28. Pat Freiermuth, TE, Steelers
The Steelers added Freiermuth, the well-round blocker and receiver, to replace Vance McDonald as more of an-line option to pair with more pure receiving Eric Ebron. His biggest rookie value might be helping Harris in the running game, however. Beyond Ebron, Pittsburgh has few vacated targets as JuJu Smith-Schuster, Diontae Johnson and Chase Claypool remain the wideout centerpieces for returning Ben Roethlisbeger, while Harris also will get considerable backfield catches.
29. Elijah Mitchell, RB, 49ers
If Sermon might be the new Coleman for Kyle Shanahan, logic would say the sixth-rounder Mitchell profiles like the new Matt Breida. It’s the 49ers’ running game, so you can’t sleep on any healthy young body involved with it.

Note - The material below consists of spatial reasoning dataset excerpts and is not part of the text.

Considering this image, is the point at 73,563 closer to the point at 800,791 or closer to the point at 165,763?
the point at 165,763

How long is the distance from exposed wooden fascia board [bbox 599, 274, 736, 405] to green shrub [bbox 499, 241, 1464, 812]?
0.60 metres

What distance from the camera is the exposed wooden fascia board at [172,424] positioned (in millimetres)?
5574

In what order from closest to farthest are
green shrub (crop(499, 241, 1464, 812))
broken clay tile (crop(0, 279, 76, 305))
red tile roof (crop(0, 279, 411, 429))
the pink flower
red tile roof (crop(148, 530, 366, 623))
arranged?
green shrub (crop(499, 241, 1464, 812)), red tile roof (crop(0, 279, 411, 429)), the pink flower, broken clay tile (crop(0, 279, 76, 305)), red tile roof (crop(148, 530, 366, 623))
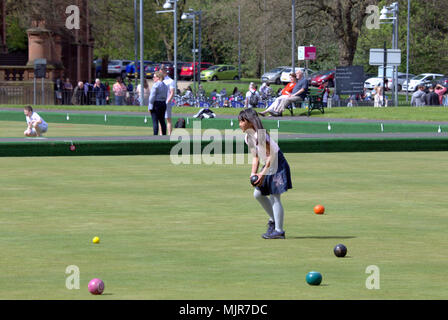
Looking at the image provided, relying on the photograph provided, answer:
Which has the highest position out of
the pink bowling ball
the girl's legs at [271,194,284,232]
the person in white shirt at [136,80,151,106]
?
the person in white shirt at [136,80,151,106]

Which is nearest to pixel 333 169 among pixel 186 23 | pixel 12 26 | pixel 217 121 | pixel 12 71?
pixel 217 121

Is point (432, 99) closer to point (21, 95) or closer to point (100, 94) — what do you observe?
point (100, 94)

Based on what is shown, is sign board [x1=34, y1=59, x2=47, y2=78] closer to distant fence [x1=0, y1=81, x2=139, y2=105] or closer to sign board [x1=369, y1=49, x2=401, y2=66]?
distant fence [x1=0, y1=81, x2=139, y2=105]

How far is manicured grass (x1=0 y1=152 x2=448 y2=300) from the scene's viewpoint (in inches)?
287

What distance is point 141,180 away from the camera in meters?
15.1

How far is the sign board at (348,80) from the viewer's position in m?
37.2

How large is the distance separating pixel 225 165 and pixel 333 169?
2.24 m

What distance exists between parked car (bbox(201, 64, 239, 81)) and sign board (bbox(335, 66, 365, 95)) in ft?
113

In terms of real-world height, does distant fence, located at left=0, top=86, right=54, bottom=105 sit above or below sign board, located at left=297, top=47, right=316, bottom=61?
below

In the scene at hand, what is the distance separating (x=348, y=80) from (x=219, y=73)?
116 ft

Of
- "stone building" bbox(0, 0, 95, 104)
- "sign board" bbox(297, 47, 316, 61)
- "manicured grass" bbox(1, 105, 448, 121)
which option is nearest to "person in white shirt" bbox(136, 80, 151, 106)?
"stone building" bbox(0, 0, 95, 104)

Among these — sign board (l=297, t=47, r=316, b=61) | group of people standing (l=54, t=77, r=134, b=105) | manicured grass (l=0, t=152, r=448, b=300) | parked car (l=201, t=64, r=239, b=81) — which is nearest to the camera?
manicured grass (l=0, t=152, r=448, b=300)

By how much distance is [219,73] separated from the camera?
72.0m

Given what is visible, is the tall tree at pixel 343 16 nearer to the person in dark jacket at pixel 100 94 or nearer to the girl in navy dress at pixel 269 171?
the person in dark jacket at pixel 100 94
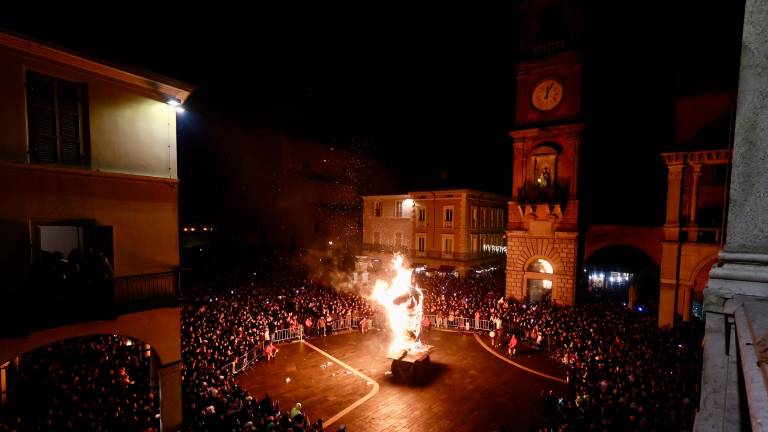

30. Mac Jones, QB, Patriots
Jones has a fair chance to start for Bill Belichick and Josh McDaniels over bridge Cam Newton, but should that happen, without running ability on a defense/running-oriented offense where the tight ends (Hunter Henry, Jonnu Smith) seem more reliable than the wide receiver mix, Jones is set up for a low floor, a far cry from what might have been with the 49ers.